[Source records]
§ §

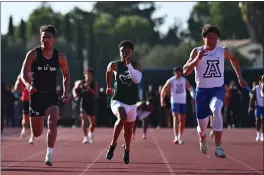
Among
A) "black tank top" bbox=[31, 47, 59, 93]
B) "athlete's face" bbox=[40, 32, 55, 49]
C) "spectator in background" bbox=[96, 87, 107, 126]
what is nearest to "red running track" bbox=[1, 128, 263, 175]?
"black tank top" bbox=[31, 47, 59, 93]

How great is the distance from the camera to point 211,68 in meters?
14.0

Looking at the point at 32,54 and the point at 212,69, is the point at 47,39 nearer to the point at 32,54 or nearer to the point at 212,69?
the point at 32,54

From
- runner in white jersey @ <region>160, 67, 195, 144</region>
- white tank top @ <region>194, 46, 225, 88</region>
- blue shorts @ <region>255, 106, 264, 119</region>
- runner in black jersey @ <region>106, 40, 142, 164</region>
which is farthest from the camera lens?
blue shorts @ <region>255, 106, 264, 119</region>

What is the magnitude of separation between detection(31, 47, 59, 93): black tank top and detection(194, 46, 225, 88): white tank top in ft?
8.25

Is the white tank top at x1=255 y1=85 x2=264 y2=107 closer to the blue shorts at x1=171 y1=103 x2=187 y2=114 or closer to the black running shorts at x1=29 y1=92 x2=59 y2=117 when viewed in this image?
the blue shorts at x1=171 y1=103 x2=187 y2=114

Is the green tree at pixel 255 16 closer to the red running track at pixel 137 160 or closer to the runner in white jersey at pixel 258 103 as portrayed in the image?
the runner in white jersey at pixel 258 103

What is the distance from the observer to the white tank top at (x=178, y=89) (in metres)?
23.3

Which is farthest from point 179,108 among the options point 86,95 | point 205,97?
point 205,97

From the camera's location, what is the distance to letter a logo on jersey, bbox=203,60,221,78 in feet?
46.0

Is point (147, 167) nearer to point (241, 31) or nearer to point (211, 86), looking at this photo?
point (211, 86)

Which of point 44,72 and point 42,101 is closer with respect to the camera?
point 44,72

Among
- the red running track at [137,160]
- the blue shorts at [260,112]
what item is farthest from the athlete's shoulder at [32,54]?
the blue shorts at [260,112]

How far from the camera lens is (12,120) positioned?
4075cm

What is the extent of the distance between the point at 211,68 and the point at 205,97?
0.58 meters
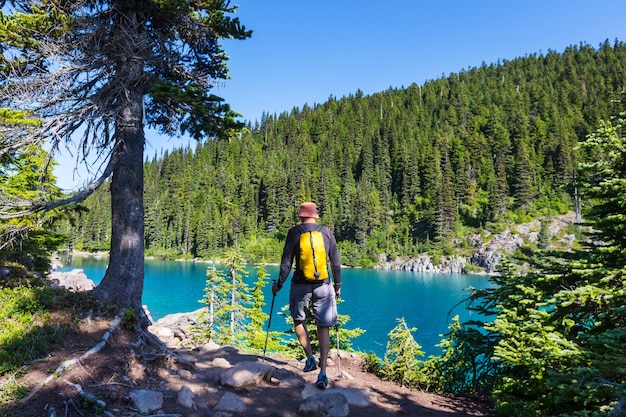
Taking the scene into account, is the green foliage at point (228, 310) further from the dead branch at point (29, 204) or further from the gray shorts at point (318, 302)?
the gray shorts at point (318, 302)

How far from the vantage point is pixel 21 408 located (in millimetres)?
3311

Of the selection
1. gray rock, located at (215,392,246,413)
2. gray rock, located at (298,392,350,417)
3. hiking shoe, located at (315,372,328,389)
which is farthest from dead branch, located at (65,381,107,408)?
hiking shoe, located at (315,372,328,389)

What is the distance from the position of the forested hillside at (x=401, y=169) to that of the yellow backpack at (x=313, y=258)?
70327 mm

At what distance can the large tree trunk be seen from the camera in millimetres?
5629

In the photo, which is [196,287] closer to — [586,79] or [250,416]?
[250,416]

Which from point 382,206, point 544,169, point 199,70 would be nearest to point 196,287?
point 199,70

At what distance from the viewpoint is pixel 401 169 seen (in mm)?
120625

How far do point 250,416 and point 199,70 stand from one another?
632 centimetres

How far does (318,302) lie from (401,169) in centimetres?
12033

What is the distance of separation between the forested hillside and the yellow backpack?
7033cm

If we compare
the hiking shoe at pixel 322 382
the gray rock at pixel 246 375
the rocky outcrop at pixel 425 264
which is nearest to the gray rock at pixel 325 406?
the hiking shoe at pixel 322 382

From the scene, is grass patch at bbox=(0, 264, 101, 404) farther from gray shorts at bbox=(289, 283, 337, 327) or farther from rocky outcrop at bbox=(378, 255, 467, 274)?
rocky outcrop at bbox=(378, 255, 467, 274)

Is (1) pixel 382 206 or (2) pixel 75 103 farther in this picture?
(1) pixel 382 206

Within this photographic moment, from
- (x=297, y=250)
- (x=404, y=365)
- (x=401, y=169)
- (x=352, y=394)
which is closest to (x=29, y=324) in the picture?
(x=297, y=250)
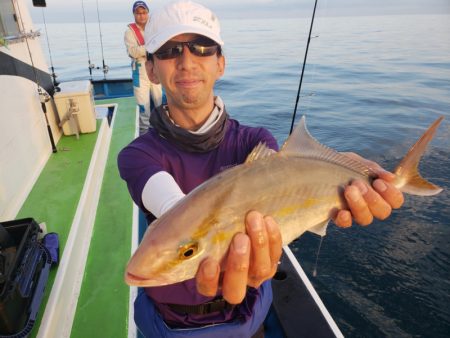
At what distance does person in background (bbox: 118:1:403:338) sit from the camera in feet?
7.42

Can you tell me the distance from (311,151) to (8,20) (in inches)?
232

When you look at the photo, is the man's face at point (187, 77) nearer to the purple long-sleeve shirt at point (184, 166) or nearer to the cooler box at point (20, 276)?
the purple long-sleeve shirt at point (184, 166)

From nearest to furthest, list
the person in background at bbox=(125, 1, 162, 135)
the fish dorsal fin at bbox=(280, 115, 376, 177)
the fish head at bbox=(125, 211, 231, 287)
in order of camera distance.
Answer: the fish head at bbox=(125, 211, 231, 287) < the fish dorsal fin at bbox=(280, 115, 376, 177) < the person in background at bbox=(125, 1, 162, 135)

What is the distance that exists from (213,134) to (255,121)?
13.1 meters

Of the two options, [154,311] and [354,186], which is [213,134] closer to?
[354,186]

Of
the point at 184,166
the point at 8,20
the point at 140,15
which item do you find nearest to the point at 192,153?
the point at 184,166

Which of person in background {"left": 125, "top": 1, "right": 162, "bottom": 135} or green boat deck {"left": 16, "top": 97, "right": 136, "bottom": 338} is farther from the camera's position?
person in background {"left": 125, "top": 1, "right": 162, "bottom": 135}

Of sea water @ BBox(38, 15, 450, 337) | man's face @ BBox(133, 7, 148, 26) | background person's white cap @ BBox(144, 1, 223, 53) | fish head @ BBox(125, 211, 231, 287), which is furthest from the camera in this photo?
man's face @ BBox(133, 7, 148, 26)

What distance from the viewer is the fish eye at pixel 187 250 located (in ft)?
5.58

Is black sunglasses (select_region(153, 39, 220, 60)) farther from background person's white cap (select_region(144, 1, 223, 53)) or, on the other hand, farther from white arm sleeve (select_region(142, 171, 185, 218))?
white arm sleeve (select_region(142, 171, 185, 218))

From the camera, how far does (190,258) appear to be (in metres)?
1.73

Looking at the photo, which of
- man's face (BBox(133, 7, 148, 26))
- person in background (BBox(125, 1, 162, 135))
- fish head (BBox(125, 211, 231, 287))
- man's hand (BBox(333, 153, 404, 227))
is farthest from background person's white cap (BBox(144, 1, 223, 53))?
man's face (BBox(133, 7, 148, 26))

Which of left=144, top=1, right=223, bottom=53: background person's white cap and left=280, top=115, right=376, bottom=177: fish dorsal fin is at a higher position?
left=144, top=1, right=223, bottom=53: background person's white cap

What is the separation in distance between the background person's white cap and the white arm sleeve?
109 centimetres
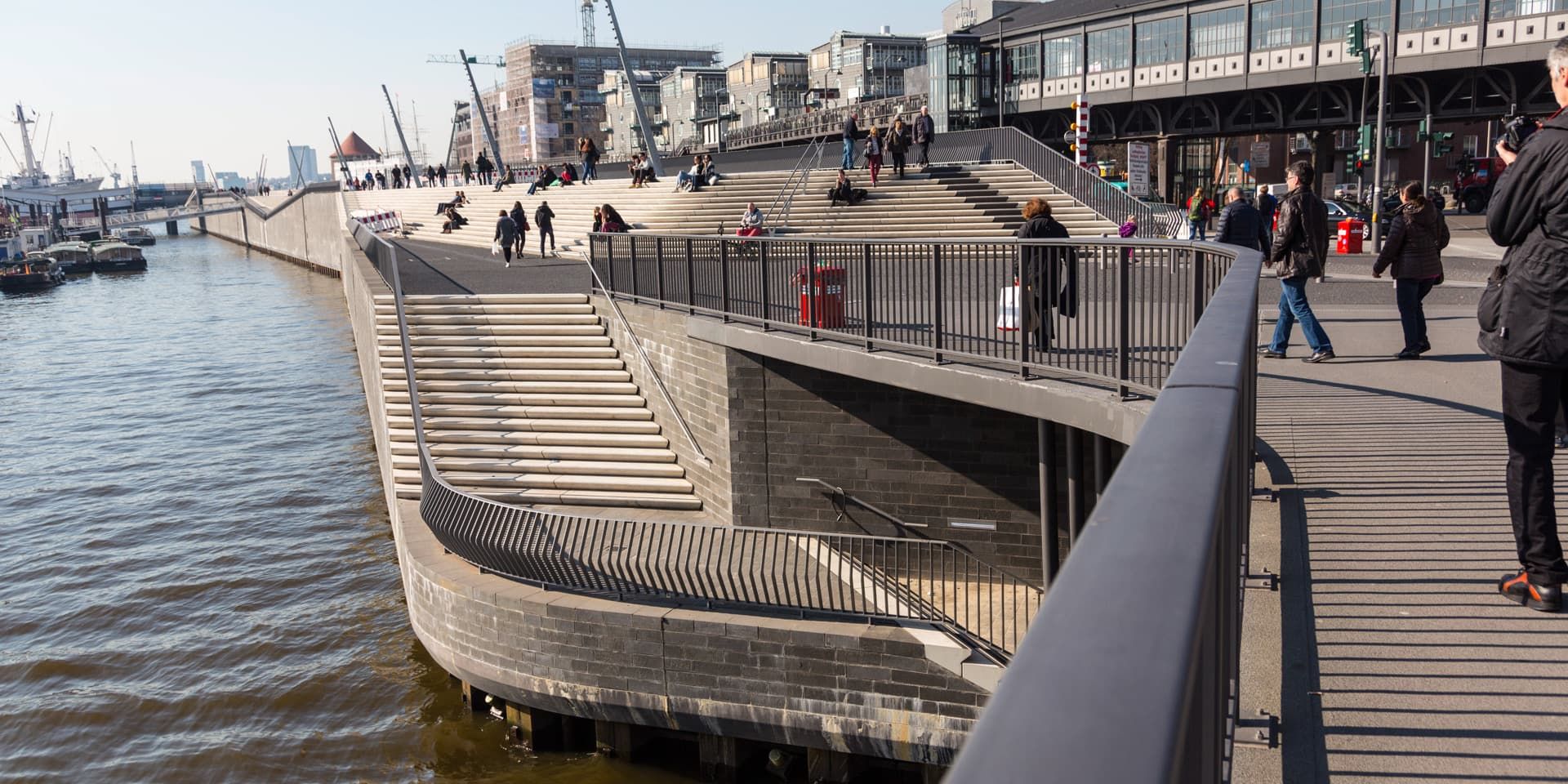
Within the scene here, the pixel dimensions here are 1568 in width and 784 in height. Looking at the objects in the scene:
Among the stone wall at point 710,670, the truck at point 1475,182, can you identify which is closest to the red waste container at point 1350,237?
the truck at point 1475,182

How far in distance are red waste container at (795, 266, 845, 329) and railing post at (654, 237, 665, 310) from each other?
4.99 meters

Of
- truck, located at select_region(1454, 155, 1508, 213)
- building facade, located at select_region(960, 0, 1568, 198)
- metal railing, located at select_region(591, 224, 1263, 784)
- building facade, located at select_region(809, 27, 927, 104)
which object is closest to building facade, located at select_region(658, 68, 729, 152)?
building facade, located at select_region(809, 27, 927, 104)

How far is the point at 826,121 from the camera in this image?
75562 mm

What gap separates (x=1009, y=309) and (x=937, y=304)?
3.21ft

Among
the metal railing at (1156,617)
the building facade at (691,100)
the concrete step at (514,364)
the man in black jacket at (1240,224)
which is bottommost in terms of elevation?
the concrete step at (514,364)

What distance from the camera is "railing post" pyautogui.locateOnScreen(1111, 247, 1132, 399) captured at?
876 cm

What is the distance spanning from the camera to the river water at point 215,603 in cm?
1444

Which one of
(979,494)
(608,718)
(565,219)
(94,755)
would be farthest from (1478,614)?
(565,219)

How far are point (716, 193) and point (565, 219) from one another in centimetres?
908

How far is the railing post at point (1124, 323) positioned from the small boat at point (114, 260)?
109974mm

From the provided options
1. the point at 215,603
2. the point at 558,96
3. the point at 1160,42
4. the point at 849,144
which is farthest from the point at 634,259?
the point at 558,96

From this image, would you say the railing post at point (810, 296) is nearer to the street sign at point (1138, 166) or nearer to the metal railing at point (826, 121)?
the street sign at point (1138, 166)

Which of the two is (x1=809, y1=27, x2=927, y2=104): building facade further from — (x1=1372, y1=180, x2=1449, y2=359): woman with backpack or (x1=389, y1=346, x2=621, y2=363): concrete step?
(x1=1372, y1=180, x2=1449, y2=359): woman with backpack

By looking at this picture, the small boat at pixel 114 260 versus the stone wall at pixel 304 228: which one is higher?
the stone wall at pixel 304 228
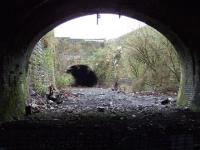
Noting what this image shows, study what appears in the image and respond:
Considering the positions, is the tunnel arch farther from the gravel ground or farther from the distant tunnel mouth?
the distant tunnel mouth

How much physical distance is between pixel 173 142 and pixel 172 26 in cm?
609

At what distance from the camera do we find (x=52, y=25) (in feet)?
40.0

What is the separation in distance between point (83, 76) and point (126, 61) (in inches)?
414

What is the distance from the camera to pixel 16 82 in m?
10.8

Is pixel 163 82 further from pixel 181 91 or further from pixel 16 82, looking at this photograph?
pixel 16 82

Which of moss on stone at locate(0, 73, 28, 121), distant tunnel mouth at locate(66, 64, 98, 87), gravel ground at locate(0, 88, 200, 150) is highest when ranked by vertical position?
distant tunnel mouth at locate(66, 64, 98, 87)

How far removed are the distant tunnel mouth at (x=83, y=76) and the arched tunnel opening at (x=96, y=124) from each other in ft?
71.0

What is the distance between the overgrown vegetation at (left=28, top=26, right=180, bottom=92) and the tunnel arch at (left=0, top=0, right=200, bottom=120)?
3.41m

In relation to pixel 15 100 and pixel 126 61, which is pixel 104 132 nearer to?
pixel 15 100

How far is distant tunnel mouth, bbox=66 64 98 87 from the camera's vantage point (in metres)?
35.1

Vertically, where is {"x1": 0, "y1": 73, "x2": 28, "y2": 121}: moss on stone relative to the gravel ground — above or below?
above

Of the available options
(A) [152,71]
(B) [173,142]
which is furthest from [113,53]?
(B) [173,142]

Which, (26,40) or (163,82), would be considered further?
(163,82)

§ §

DIRECTIONS
Put the lines of the items above into a JSON list of strings, one string per line, leaving out blank lines. Begin at the line that contains "Which, (26,40) or" and stop after the last line of the items.

RESULT OF THIS EXERCISE
[
  "Which, (26,40) or (163,82), would be considered further?",
  "(163,82)"
]